Monday, December 01, 2008

A Christmas Missed


Soon television will be flooded with some of your favorite Christmas classics, such as Miracle on 34th St., A Wonderful Life, The Santa Clause, National Lampoon’s Christmas Vacation, and A Christmas Story. The child in me always preferred the animated favorites: How the Grinch Stole Christmas, A Charlie Brown Christmas, A Muppet Christmas, and my favorite, Rudolph the Red-Nosed Reindeer. Each one of these movies are great in their own unique way, but the moral to all is the selflessness of the Christmas Spirit can trump any problem and bring warmth to any life.

 After witnessing some of the atrocities that occurred this Black Friday, one cannot help but wonder how amiss we are with the meaning of Christmas.

In a California Toys 'R' Us, two men fired their sidearms after their female companions entered a bloodied fight. The event culminated in the loss of both mens’ lives and also a sense of shopping safety. To quote bystander Joan Barrick, “All I was thinking was… I don’t want to die today.” Not wanting to compromise next year’s shopping, Toys 'R' Us dismissed the shooting as a “personal dispute” and therefore “inaccurate to associate [it] with Black Friday.”

Black Friday was worse for Jdimytai Damour, a part-time Wal-Mart employee who wiped the dust out of his eyes to report to his job early that morning. According to police reports and the New York Daily News, Damour was assigned crowd control at the store entrance – an arduous task overseeing an unruly collection of 2,000 people eagerly waiting for the 5:00 am opening. Shoppers to the rear of the crowd started chanting “Push the doors in!” and within moments, the doors barricaded off the hinges, followed by a mob that “bum rushed” a group of employees who tried to form a human chain to keep the shoppers at bay.
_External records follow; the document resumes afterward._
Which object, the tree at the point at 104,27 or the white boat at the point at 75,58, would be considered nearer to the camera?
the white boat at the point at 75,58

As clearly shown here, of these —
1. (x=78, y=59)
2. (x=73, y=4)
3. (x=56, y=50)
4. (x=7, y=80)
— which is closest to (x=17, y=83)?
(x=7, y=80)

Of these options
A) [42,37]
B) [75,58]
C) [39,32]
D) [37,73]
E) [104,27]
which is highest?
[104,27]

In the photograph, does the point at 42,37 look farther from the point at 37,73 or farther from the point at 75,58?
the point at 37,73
 Their yielding approach was in vain as several people were pummeled over, Damour included. Fellow Wal-Mart staff members scrambled and leaped “on top of vending machines” to avoid the mayhem of shoppers (who “yelled like savages”) until they could eventually reach Damour. The thirty-four-year-old died almost instantly of a heart attack.

 In turn, the raucous toppled four shoppers, including a pregnant woman who, after being stepped on, lost her 8-month-old fetus.

 All this for Guitar Hero World Tour for $59 or a 50” Samsung LCD TV for $798?

This might be a series of rhetorical questions, but what has happened to humanity during a season of giving? With behavior like this, is it difficult to imagine ourselves in A Wonderful Life where angels receive their wings? Is Black Friday nothing more than the search for this year’s fashionable “Red-Ryder BB Gun?” How would the Santa from Miracle on 34th Street come back to judge us – as naughty or nice? Or better yet, what of the judgment the (oft-forgot) namesake of the holiday, Jesus Christ?

 We don’t need Jack Skellington or Tim Burton to identify with a Nightmare Before Christmas. It’s a Grinch that lies within, and for many of us, emerges on an appropriately named Black Friday.